Universities have been told to prepare to tap into their emergency "access" funds, reserved for helping students in severe financial hardship, to pay for rent and food for those who will not receive their cheques.

The crisis, which follows huge delays caused by computer failures in the Passport Agency and in processing asylum claims, will exacerbate growing poverty among students.

The Government's timetable for assessing whether students are eligible for student loans and tuition fee payments is months behind schedule. New software to process the new criteria, which councils say could take up to six months to get up and running smoothly, has only just arrived.

Councils say the software is full of errors and that, because it arrived so late, they will have only a week to test it. Art present it is incapable of recognising "UK" as a valid response to the question on a student's country of origin.

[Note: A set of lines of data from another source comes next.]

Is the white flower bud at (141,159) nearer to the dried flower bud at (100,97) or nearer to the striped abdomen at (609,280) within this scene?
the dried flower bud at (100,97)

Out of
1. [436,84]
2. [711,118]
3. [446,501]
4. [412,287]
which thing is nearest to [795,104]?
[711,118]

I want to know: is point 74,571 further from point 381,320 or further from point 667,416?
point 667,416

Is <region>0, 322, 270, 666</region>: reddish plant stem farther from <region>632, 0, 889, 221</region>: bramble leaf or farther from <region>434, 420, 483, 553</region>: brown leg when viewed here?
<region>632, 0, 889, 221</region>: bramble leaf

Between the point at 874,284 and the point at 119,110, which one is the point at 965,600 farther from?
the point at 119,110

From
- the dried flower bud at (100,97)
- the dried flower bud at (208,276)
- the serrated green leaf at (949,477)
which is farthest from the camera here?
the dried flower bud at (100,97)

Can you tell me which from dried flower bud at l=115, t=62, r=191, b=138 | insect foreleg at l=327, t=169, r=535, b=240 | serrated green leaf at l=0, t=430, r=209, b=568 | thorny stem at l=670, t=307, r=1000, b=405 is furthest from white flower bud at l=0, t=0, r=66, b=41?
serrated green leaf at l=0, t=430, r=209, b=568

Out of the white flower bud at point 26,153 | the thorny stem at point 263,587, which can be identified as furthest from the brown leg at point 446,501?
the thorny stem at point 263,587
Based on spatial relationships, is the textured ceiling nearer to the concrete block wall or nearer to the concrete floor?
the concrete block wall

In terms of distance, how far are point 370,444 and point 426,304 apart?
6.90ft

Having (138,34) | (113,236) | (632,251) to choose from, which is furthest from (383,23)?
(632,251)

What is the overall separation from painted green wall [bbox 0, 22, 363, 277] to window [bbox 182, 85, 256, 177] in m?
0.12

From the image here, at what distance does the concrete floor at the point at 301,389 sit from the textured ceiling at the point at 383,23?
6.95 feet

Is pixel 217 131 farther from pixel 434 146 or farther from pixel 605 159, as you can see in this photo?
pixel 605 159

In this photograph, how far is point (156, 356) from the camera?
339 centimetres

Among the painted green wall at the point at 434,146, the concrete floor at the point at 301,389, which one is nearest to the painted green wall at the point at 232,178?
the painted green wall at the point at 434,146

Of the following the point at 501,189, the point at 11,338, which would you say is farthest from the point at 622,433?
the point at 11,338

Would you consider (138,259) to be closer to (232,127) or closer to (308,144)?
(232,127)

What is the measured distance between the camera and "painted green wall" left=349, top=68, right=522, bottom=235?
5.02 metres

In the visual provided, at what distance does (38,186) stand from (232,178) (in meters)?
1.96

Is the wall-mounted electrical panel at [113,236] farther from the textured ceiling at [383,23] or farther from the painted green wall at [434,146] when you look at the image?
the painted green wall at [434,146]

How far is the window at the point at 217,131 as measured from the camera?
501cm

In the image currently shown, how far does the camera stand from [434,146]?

The Department for Education and Employment (DfEE) promised councils that it would set up an emergency fast-track procedure to cope with the crisis. But even that is three weeks late.

"This is the passport nightmare all over again. Everything that could be delayed has been delayed," said Cllr Edward Lister, Tory leader of Wandsworth Council. "We have had to install an entirely new system for assessing loans and there is a big problem with the software. The Department for Education has saddled local authorities with an unworkable system."

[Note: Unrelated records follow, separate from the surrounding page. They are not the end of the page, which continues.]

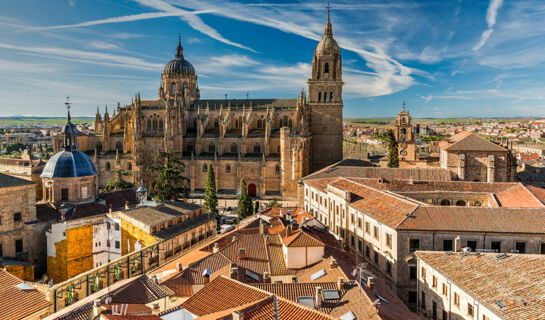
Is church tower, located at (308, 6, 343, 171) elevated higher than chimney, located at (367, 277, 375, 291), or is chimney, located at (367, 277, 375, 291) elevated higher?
church tower, located at (308, 6, 343, 171)

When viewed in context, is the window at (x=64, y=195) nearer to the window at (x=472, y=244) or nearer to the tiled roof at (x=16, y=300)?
the tiled roof at (x=16, y=300)

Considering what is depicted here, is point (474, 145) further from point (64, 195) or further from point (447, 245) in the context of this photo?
point (64, 195)

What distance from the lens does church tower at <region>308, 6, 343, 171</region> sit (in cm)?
6134

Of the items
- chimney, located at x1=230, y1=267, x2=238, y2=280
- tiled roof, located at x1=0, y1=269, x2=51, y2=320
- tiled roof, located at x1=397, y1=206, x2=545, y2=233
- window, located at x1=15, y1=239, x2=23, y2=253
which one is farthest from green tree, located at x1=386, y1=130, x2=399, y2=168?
tiled roof, located at x1=0, y1=269, x2=51, y2=320

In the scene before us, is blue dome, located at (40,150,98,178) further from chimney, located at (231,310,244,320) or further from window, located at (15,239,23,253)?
chimney, located at (231,310,244,320)

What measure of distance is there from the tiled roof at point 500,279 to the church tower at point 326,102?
42104 millimetres

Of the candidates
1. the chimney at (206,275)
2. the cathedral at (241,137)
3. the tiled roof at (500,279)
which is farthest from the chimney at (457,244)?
the cathedral at (241,137)

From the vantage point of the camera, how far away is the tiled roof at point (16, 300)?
17.0 metres

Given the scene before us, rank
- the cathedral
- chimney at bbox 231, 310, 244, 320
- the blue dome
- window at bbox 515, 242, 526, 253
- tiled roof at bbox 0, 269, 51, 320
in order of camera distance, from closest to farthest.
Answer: chimney at bbox 231, 310, 244, 320, tiled roof at bbox 0, 269, 51, 320, window at bbox 515, 242, 526, 253, the blue dome, the cathedral

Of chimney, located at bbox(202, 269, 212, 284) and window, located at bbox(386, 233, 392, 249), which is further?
window, located at bbox(386, 233, 392, 249)

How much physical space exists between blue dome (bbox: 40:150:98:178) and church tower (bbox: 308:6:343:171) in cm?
3713

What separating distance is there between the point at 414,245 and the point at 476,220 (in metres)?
4.21

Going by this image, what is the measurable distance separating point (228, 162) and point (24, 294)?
4178 centimetres

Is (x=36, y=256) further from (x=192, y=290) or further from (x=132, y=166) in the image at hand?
(x=132, y=166)
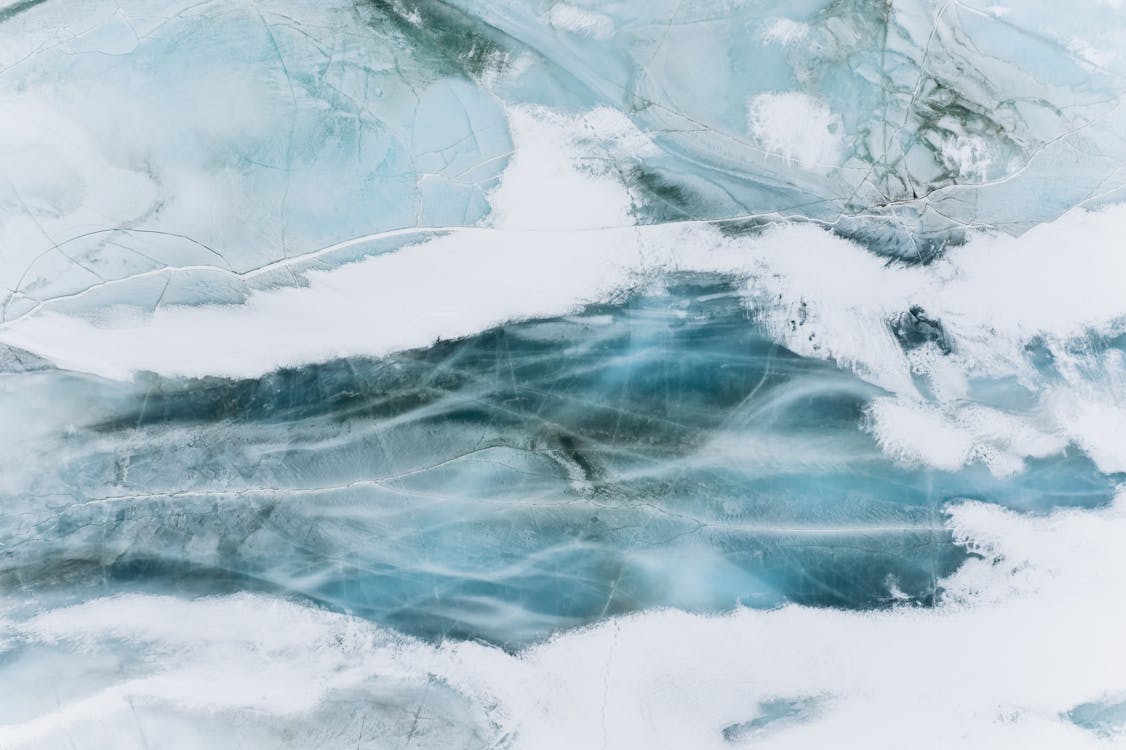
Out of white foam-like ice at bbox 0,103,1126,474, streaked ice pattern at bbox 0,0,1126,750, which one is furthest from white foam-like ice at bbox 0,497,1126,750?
white foam-like ice at bbox 0,103,1126,474

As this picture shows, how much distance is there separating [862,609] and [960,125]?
175 cm

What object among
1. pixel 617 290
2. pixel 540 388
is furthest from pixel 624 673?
pixel 617 290

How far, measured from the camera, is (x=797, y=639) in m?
2.14

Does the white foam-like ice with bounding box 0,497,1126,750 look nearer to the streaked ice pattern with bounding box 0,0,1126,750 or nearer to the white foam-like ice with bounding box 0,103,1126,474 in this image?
the streaked ice pattern with bounding box 0,0,1126,750

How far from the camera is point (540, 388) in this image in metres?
2.18

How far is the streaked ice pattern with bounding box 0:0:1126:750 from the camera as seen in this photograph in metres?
2.13

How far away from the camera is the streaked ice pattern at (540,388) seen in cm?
213

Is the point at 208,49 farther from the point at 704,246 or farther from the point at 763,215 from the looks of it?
the point at 763,215

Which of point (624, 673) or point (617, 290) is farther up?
point (617, 290)

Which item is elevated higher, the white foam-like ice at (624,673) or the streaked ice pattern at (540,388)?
the streaked ice pattern at (540,388)

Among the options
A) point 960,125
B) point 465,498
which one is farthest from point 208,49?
point 960,125

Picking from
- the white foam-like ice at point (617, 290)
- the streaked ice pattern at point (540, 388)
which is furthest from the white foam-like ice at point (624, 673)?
the white foam-like ice at point (617, 290)

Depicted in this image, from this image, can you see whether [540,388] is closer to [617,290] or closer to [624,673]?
[617,290]

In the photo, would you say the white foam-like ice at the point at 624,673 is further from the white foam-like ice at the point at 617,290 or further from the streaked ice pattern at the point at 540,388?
the white foam-like ice at the point at 617,290
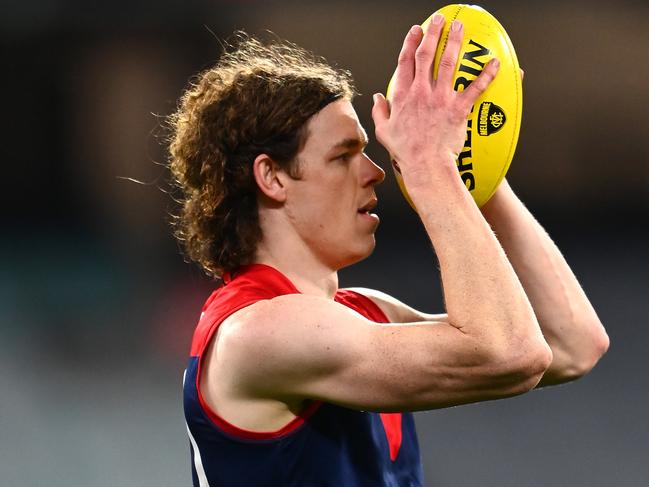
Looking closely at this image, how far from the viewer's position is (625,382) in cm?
540

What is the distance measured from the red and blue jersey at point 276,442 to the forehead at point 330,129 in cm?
30

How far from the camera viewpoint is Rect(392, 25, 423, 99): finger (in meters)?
2.14

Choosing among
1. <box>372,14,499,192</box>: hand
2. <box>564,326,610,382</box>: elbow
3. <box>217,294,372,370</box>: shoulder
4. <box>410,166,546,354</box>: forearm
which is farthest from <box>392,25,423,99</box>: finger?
<box>564,326,610,382</box>: elbow

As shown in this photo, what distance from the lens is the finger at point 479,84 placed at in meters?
2.12

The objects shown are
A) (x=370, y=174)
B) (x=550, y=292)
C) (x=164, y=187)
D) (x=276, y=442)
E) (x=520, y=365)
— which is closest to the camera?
(x=520, y=365)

One Labour local education authority said: "We are being asked to do in three days what it takes six months to complete. We really need to test this new software system but we are not being given the time."

The crisis has arisen this year because of major changes in how student finance is calculated. Most student grants have been replaced with student loans. More than 100 councils are having to use new rules for means-testing loans and tuition fees. The DfEE sent out the new rates for grants, loans and tuition fees five months later than promised. The Student Loans Company, which gives students their money at the beginning of term, has only received a fraction of the forms it needs to start making checks on students.

"We have been ready for processing forms from mid-May; that was when they were due. They haven't come through on the timetable set up by the Department for Education," said a spokeswomen for the SLC.

Luton Borough Council, which is working against the clock to input the data into the new software system, has set up an emergency action plan to make sure students get at least some money on the first day of term.

"This is the first time this delay has happened. We have had problems with the new regulations and the new software," said a spokesman. "Our people are working hard to make sure that delays are minimised."

The Government has in recent weeks begun bombarding LEAs with up to seven memos a day to help them speed up the process.

But opposition MPs say that the Government should take responsibility for the impending crisis in student finance. "These delays are due to government incompetence. Students are finding it hard enough to cope with the introduction of tuition fees and now we could end up with a serious crisis at the beginning of term," said Theresa May, Shadow Education Secretary. "This will mean that students who really need university hardship grants will lose out."

The Government publicly insists that "all students will get their cheques on time", but DfEE memos to local councils admit that that "there are problems out there".

"It is our firm expectation that students will get paid on time," said a spokesman for the DfEE. " On the first day of term if there are problems there will be access funds available. The access money is for people under a great deal of hardship. Under these new circumstances that would be useful."